If the recent sunshine and mild temperatures have given you spring fever, you probably aren't alone. However, it's important to remember we are still in March. And we still have April ahead of us. If you've lived in Michiana for long enough, you're well aware that cold weather is certainly possible through April and sometimes well into May. To break it down and put it into perspective, we can look at the number of days below freezing during the month of April over the last few years. Last year featured 19 days at or below 32° in April. There were 8 such days in 2017 and 11 in 2016. The average number of April days with temperatures at or below 32° is roughly 9. So, this means we still see frosts and freezes throughout April as multiple mornings -- and sometimes afternoons -- feature temperatures in the 20s and lower 30s.

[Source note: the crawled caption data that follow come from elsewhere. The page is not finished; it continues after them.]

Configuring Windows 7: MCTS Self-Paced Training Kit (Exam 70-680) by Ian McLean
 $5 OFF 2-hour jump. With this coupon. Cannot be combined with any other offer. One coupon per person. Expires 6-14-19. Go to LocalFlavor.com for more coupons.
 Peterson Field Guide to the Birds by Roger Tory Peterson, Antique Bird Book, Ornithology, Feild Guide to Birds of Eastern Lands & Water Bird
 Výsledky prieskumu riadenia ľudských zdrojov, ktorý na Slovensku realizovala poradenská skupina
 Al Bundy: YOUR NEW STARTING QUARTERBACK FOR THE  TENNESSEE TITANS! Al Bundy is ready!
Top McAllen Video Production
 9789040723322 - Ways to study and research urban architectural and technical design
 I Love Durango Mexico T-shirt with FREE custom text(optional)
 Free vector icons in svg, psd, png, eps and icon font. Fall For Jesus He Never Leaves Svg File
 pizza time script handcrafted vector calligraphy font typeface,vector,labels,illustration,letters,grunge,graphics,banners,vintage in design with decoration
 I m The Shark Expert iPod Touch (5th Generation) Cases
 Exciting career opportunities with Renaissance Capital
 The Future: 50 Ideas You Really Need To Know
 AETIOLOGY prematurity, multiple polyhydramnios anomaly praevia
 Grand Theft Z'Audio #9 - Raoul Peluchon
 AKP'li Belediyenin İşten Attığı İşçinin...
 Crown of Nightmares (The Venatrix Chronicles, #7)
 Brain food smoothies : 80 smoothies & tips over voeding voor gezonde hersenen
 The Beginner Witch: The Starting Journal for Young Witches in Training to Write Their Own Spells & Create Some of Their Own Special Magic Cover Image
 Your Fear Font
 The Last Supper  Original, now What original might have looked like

For South Bend, the average date for the last spring freeze is April 25th. The last hard freeze occurs, on average, on April 16th. Most locations in Michiana are right around those same dates except for lakeside communities, where Lake Michigan plays a substantial role in frosts and freezes. For instance, Benton Harbor averages its last springtime freeze on May 12th! That is more than two weeks after South Bend's last average freeze. Again, this shows that the potential for cold -- and sometimes very cold -- temperatures exists well into April and even May.
So, despite the recent sunshine and mild temperatures, planting and gardening should be done with caution. Preparing your garden and lawn for growing season is more than O.K. as of late March. Beginning the indoor growing process for many plants is also something that can be begun. Transporting those plants outdoors shouldn't be done yet
, however. There are numerous websites with great information on planting and growing season in Indiana. Here are a few to check out:
Overall, any vegetable planting should not be underway quite yet unless you are planting peas and potatoes. By the first week of April or so, conditions are typically supportive of planting onions, broccoli, cauliflower, radishes, turnips, lettuce, spinach, and asparagus. Crops that shouldn't be planted until the second half of May include tomatoes, eggplant, peppers, green beans, zucchini, summer squash, melons (be cautious), and cucumber. If planting flowers or other plants not in the fruit or vegetable category, it's best to check up on their specific requirements regarding sunshine, temperatures and soil content.